Last year's contribution format income statement
Total
Sales (18,000 units).................... $360,000
Variable expenses.......................144,000
Contribution Margin................... 216,000
Fixed Expenses............................180,000
Net Operating Income................$36,000
Per Unit
$20
8
$12
'If changes are made' contribution format income statement
Percent of sales
100%
40%
60%
Total
Sales (23,940 units).................... $430,920
Variable expenses.......................144,000
Contribution Margin................... 286,920
Fixed Expenses............................210,000
Net Operating Income................$76,920
Per Unit
$18
8
$10
Percent of sales
100%
44%
56%
Would you recommend that the company do as the sales manager suggests??
If sales did increase by one-third, then I would recommend the sales managers suggestion which would greatly increase the Net Operating income of the company by $46,920
6. Refer to the original data. Assume that the company sold 18,000 units last year. The president does not want to change the selling price. Instead, he wants to increase the sales commission by $1 per unit.

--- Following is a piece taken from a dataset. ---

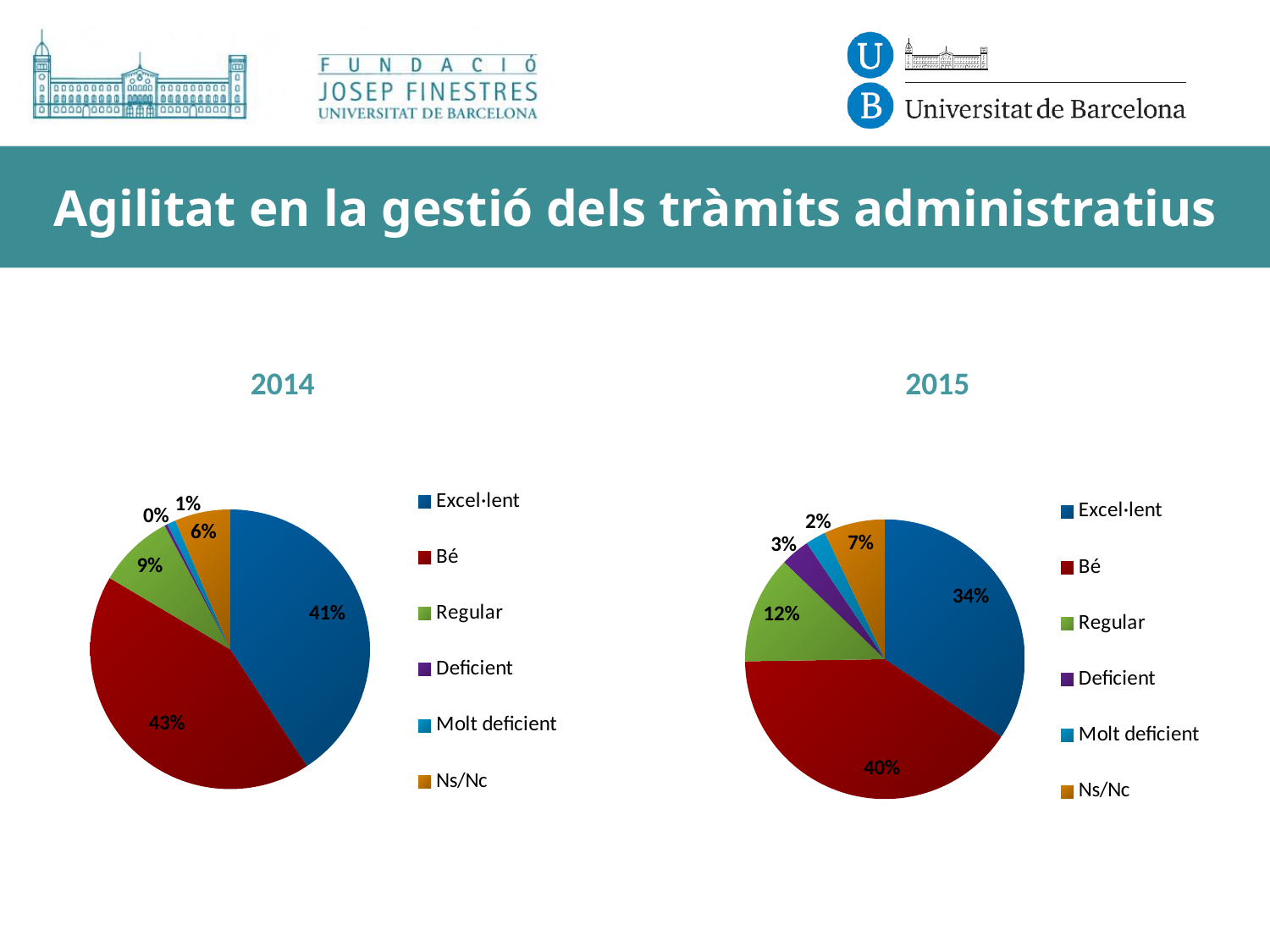
How many categories does the legend of the 2015 pie chart list? 6 What colour represents Regular in both pie charts? Green In the 2014 pie chart, what percentage is shown for Bé? 43% In the 2015 pie chart, what percentage is shown for Excel·lent? 34% In the 2014 pie chart, what percentage is shown for Ns/Nc? 6% In the 2014 pie chart, what percentage is shown for Deficient? 0% In the 2015 pie chart, what is the difference between the Bé and Excel·lent shares? 6% What kind of chart is used for the 2014 data? Pie chart Which is larger in the 2014 pie chart: Regular or Ns/Nc? Regular In the 2015 pie chart, which category has the smallest share? Molt deficient In the 2014 pie chart, which category has the largest share? Bé In the 2015 pie chart, what percentage is shown for Regular? 12%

He thinks that this move, combined with some increase in advertising, would increase annual sales by
25%. By how much could advertising be increased with profits remaining unchanged? Do not Prepare an income statement; use the incremental analysis approach.
To keep profits the same while increasing Fixed costs, You could decrease variable costs to help levelout the blow that the extra fixed costs of commission and the advertising would have on Profits. An example of how to reduce variable costs would be to hire cheaper labor or to use cheaper raw materials to make the product. For an exact amount of how much could ads be increase with profits staying the same, You must figure out the Variable costs which is 18,000 units * $8 VC per unit= $144,000.